**Verilen metin:**
__________
Yukarıdaki haberlerde söz konusu olan, zanlının gelip devlete teslim olması ya da kolluğun zanlıyı yakalamasıdır. Devletin varlığının sürekliliği şiddet araçlarının kendisi dışında da kullanılmasına olanak tanımasıdır. Çeşitli saikler ile bireysel silahlanmanın önünün açılmasındaki gaye sistemin suç üzerinden yeniden üretilmesidir. Hukuk devleti buradan doğar, yasaların çizdiği sınırlar içerisinde yorum yapan yargıç kendi benliğini yasadan değil, suçtan (konu özelinde cinayetten) alır, katledilen, devletin “makbul vatandaşı” olma vasfını yitirmiştir, katil “makbul vatandaş” olmuştur. Yargılamaya konu olacak durum devletin cinayet üzerinden kendini temize çekmesidir. Ortada yasanın ihlali yoktur, yasanın kadının bedeni üzerinden veya çeşitli cinayetler üzerinden, imalatı söz konusudur. Suçun üretildiği bu zemine müdahale olanakları devlet eliyle izin verilmez, aynı kolluk gücü politik bir protestoya karşı aynı duyarsızlık içerisinde midir?
__________
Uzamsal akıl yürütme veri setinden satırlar
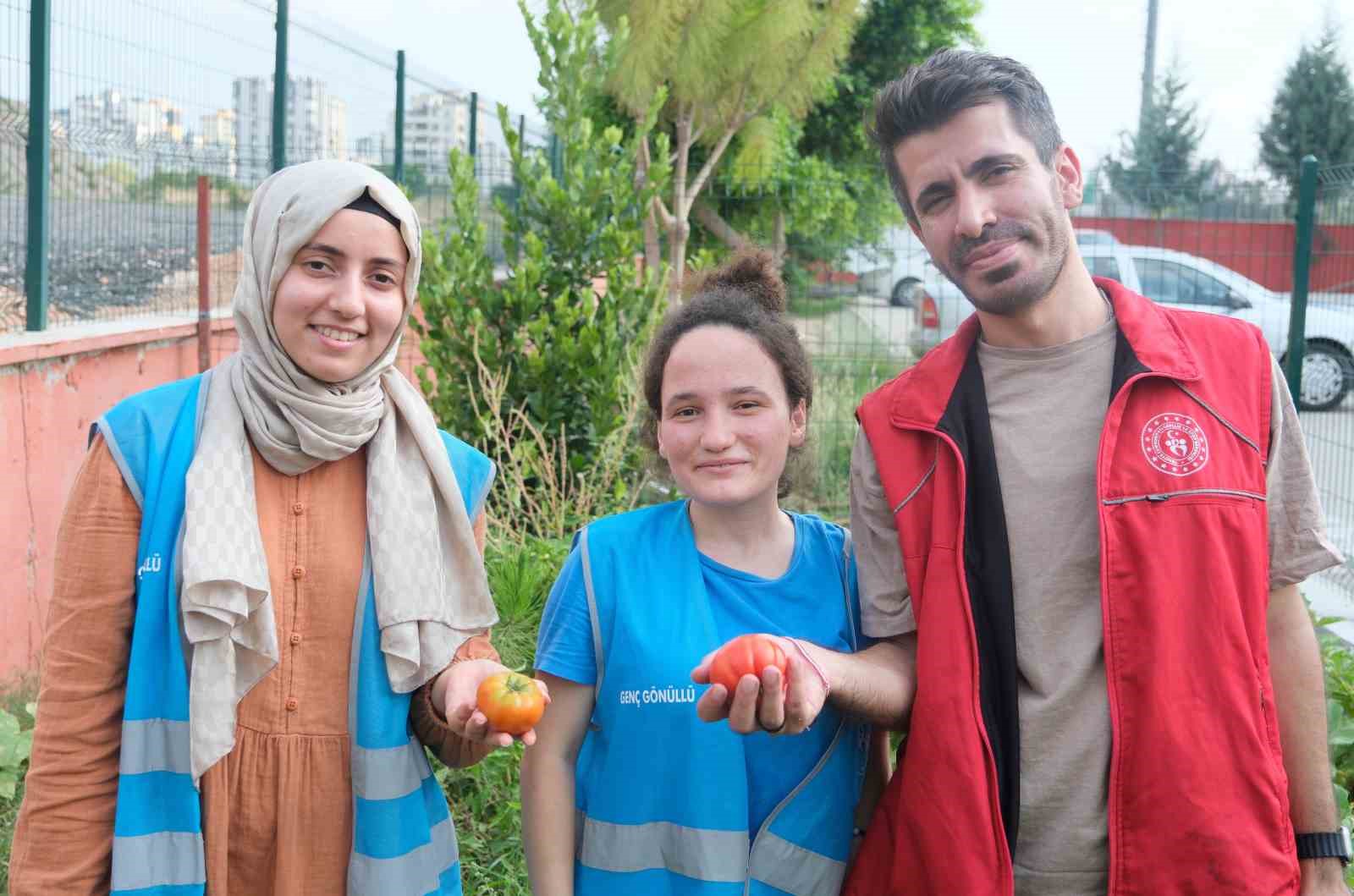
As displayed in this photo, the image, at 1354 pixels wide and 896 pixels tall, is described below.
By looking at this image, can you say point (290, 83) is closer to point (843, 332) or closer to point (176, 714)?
point (843, 332)

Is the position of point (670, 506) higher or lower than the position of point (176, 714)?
higher

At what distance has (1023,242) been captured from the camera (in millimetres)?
2137

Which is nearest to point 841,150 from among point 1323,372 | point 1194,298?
point 1194,298

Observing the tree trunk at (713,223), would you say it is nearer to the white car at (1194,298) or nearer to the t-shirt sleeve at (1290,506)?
the white car at (1194,298)

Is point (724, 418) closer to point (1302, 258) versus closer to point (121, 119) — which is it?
point (121, 119)

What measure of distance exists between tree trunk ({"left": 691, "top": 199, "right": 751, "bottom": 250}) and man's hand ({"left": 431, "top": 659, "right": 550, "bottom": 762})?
452 inches

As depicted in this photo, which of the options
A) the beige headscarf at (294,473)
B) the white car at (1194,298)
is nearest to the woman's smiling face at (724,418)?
the beige headscarf at (294,473)

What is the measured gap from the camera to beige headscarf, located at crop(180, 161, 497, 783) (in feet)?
6.43

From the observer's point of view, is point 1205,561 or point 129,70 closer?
point 1205,561

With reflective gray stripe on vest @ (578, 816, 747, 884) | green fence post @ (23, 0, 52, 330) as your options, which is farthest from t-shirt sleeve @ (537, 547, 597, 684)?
green fence post @ (23, 0, 52, 330)

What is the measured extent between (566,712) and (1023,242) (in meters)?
1.12

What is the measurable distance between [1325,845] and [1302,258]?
5555mm

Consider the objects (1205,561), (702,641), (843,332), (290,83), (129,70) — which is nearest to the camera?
(1205,561)

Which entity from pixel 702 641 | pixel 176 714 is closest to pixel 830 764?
pixel 702 641
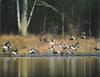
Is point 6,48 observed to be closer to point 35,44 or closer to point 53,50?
point 35,44

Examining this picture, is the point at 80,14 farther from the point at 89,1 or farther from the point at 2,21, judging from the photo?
the point at 2,21

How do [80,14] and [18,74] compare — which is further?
[80,14]

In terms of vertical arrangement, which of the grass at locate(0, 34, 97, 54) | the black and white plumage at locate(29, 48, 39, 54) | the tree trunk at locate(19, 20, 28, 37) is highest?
the tree trunk at locate(19, 20, 28, 37)

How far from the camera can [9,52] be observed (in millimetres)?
34469

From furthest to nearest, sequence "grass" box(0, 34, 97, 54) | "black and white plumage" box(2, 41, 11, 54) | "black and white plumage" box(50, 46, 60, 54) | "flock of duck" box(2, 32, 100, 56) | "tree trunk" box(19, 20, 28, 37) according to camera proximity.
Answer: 1. "tree trunk" box(19, 20, 28, 37)
2. "grass" box(0, 34, 97, 54)
3. "black and white plumage" box(2, 41, 11, 54)
4. "black and white plumage" box(50, 46, 60, 54)
5. "flock of duck" box(2, 32, 100, 56)

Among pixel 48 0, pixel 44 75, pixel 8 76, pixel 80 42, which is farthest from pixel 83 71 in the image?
pixel 48 0

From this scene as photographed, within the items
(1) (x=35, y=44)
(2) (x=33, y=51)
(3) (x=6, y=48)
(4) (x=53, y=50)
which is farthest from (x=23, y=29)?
(2) (x=33, y=51)

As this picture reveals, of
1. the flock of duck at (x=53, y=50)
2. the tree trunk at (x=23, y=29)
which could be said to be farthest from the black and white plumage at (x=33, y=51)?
the tree trunk at (x=23, y=29)

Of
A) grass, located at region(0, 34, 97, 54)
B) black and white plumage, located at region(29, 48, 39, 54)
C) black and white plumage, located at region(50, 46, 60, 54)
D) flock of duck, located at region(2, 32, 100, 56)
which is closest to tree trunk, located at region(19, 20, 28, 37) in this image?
grass, located at region(0, 34, 97, 54)

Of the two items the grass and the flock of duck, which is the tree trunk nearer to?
the grass

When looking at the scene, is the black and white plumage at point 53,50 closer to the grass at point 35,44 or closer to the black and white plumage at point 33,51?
the grass at point 35,44

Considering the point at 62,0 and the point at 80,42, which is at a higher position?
the point at 62,0

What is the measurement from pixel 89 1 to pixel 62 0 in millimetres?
3071

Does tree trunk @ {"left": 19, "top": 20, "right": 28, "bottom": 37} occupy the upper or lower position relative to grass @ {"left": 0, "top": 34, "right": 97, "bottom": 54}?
upper
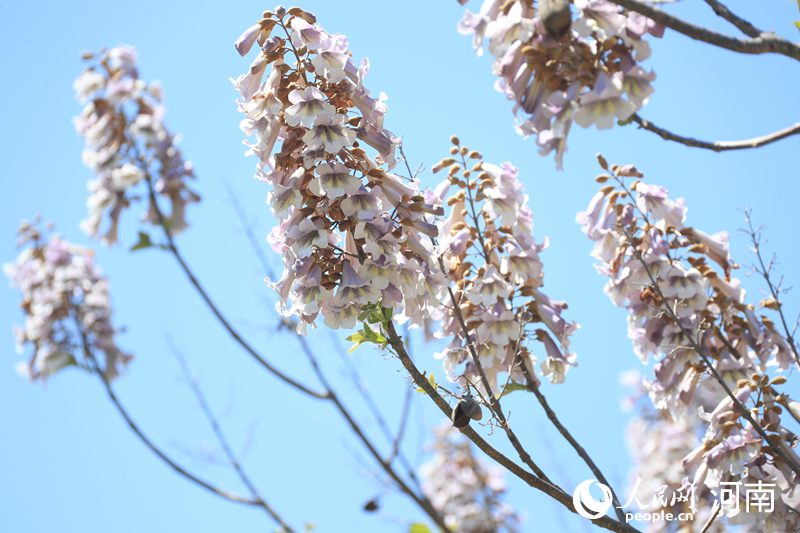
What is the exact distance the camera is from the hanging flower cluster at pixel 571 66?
2.54 metres

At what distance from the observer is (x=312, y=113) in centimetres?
333

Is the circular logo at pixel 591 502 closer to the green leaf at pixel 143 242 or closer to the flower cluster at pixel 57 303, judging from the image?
the green leaf at pixel 143 242

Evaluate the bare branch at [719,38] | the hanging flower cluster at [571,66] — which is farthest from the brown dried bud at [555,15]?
the bare branch at [719,38]

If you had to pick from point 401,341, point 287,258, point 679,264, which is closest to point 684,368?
point 679,264

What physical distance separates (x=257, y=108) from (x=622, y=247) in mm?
2046

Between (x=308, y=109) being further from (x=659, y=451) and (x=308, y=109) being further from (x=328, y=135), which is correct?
(x=659, y=451)

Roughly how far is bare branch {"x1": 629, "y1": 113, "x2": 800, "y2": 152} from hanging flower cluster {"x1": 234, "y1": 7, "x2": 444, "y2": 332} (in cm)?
112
__________
**Yapılacak görevler:**
[1] Verilen metin, ortada bir yasa ihlali olmadığını öne sürüyor. Metnin bu görüş için gösterdiği gerekçeyi bir ila üç cümleyle açıklayın.
[2] Verilen metne göre bireysel silahlanmanın önünün açılmasındaki gaye nedir?

**Görev yanıtları:**
[1] Metne göre ortada bir yasa ihlali yoktur, çünkü söz konusu olan yasanın çiğnenmesi değil, kadının bedeni ya da çeşitli cinayetler üzerinden yasanın imal edilmesidir.

[2] Sistemin suç üzerinden yeniden üretilmesidir.